RIAA Now Targets Pirates' Parents
cecil36 writes "In a follow-up to the subpoena silliness by the RIAA, the Associated Press is now reporting that the RIAA is now issuing subpoenas to family members of suspected online music swappers."
← Back to Stories (view on slashdot.org)
I have an idea. How about, arrest everyone who lives in the same neighborhood as these world-threatening pirates. Heck, if your neighbor from two streets over is caught performing this crime against humanity, they should come and bulldoze all the houses in the neighborhood, starting with yours, even if you don't have any kind of electronics or devices in your home capable of reproducing sounds. And they should take you and your family away to slave labor camps in Siberia. Heck, they should do the same to people who have had the same IP address, if using DHCP, and to people who have the same first or last name, or a name that rhymes. As a matter of fact, this process will become the most efficient when they discover that people who don't have blonde hair and blue eyes are pirates, and line up everyone who violates this strictly defined code at the gates of death camps, where they put 10,000 people in a room, push a button, and a plasma gun goes off like in Doom-II and just pulverizes everyone. That would be the most efficient way to handle piracy. In my estimation, they would only have to kill 5,999,999,999 people, so this shouldn't be too difficult to implement. The poor, starving, dying-of-malaria-because-they-can't-afford-to-live -in-civilization artists would certainly be happy about it.

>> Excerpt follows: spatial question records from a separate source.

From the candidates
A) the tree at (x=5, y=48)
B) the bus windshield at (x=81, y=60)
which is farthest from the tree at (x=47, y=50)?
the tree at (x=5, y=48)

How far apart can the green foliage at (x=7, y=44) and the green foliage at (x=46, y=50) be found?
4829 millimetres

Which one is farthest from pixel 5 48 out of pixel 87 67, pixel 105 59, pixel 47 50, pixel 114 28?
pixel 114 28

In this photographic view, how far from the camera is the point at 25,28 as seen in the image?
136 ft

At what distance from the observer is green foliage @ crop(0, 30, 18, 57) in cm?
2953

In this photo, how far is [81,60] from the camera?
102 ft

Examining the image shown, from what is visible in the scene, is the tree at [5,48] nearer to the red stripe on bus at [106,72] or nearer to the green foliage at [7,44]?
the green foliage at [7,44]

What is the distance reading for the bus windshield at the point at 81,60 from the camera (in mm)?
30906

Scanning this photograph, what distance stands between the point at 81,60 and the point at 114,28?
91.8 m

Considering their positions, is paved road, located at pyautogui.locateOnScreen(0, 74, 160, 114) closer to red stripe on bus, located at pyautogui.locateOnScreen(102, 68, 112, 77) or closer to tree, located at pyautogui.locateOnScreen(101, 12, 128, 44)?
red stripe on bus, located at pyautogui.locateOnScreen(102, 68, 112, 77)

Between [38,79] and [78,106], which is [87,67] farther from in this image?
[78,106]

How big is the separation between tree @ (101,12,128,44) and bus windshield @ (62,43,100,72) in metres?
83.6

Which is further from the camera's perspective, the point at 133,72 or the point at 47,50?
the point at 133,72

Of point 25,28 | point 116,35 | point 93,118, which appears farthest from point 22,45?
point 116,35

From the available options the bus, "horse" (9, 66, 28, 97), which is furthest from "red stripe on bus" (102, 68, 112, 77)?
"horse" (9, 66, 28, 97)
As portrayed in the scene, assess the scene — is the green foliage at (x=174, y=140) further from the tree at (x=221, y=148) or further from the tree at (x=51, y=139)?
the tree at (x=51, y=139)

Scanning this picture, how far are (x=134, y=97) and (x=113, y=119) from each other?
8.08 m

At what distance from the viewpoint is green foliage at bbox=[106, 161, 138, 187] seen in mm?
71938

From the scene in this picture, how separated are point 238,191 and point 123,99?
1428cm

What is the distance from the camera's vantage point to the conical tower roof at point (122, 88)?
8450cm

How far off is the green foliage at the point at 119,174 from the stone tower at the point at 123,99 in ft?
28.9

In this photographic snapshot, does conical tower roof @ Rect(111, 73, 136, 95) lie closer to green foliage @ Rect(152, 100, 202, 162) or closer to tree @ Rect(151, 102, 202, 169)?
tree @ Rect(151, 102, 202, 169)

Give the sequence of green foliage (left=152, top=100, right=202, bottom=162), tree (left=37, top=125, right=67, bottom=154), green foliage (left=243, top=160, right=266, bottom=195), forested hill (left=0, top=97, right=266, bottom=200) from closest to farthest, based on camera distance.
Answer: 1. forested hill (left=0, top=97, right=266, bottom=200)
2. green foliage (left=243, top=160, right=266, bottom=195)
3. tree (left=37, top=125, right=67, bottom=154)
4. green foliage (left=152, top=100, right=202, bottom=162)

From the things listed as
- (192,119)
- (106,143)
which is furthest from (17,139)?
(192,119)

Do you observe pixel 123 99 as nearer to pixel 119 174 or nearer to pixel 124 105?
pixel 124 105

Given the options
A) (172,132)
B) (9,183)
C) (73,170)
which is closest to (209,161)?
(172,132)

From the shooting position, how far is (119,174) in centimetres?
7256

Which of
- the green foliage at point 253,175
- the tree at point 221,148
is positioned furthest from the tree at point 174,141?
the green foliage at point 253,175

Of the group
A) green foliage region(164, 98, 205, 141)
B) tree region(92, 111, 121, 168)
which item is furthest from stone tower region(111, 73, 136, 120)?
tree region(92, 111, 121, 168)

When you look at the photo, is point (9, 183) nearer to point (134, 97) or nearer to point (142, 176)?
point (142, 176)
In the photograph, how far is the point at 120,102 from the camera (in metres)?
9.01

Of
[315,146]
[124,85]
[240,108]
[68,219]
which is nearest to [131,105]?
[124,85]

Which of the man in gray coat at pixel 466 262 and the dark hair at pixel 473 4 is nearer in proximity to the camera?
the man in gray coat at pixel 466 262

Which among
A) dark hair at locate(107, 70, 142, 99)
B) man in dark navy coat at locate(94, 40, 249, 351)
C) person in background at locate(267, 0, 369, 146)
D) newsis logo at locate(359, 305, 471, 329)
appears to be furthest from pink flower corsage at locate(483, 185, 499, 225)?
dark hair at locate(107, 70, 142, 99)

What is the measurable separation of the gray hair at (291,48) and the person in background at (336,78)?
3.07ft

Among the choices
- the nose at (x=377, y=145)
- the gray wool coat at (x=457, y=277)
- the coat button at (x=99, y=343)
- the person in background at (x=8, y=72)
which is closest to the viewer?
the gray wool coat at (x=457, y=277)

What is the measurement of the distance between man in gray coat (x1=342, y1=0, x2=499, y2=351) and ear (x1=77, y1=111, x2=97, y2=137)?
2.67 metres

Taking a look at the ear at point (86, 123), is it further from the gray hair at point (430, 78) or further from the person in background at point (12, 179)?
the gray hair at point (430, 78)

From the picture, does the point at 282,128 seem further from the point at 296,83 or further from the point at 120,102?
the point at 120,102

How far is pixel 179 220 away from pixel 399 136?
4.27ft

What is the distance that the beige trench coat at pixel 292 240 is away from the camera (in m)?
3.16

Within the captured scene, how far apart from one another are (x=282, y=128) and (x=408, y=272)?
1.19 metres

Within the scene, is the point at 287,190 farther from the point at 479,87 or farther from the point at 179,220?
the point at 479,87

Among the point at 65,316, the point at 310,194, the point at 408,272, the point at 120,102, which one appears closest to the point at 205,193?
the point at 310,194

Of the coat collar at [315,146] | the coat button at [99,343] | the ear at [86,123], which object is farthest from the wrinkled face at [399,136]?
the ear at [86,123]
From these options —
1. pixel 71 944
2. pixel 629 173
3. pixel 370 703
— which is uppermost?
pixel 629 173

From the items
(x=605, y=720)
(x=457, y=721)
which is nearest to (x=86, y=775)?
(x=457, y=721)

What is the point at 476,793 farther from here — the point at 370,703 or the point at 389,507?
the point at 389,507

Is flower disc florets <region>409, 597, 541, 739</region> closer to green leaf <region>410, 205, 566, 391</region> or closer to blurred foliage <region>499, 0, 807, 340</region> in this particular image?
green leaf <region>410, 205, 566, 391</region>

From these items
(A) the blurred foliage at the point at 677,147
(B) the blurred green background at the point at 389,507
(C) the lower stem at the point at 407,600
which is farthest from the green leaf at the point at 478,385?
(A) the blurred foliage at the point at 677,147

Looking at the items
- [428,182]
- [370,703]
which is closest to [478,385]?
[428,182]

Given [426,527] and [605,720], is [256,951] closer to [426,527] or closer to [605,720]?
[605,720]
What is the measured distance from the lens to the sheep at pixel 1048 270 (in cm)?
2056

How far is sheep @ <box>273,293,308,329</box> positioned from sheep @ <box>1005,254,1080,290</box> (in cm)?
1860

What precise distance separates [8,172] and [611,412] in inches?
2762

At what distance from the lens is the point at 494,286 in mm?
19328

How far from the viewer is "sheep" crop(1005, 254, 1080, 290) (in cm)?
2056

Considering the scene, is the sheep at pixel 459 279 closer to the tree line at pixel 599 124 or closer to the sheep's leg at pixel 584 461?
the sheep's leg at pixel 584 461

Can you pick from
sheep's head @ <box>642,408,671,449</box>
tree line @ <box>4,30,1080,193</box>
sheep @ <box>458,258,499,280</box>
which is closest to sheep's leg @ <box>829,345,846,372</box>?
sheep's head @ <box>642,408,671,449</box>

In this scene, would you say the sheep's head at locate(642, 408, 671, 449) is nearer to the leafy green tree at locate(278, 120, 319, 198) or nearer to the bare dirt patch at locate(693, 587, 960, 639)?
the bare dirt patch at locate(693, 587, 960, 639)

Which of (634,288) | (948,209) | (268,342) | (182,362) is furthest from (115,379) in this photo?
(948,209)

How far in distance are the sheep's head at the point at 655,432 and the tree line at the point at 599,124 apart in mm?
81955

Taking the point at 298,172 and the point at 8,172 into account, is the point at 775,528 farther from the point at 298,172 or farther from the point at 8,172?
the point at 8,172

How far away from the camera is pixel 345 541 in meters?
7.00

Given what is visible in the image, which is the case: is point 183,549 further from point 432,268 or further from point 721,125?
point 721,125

Dear antitrust-defying, price-fixing, clueless morons,
We, your customers (aka the people you depend upon for revenue), have spoken. Deal with it or pull the ripcord on your golden parachutes. We're willing to pay for songs, but only for songs that we like. Your exploitation of copyright law is over because we'll route around it until you get a clue. Welcome to the future!
--K.
Sig: Bad people happen. Try to avoid being one of them.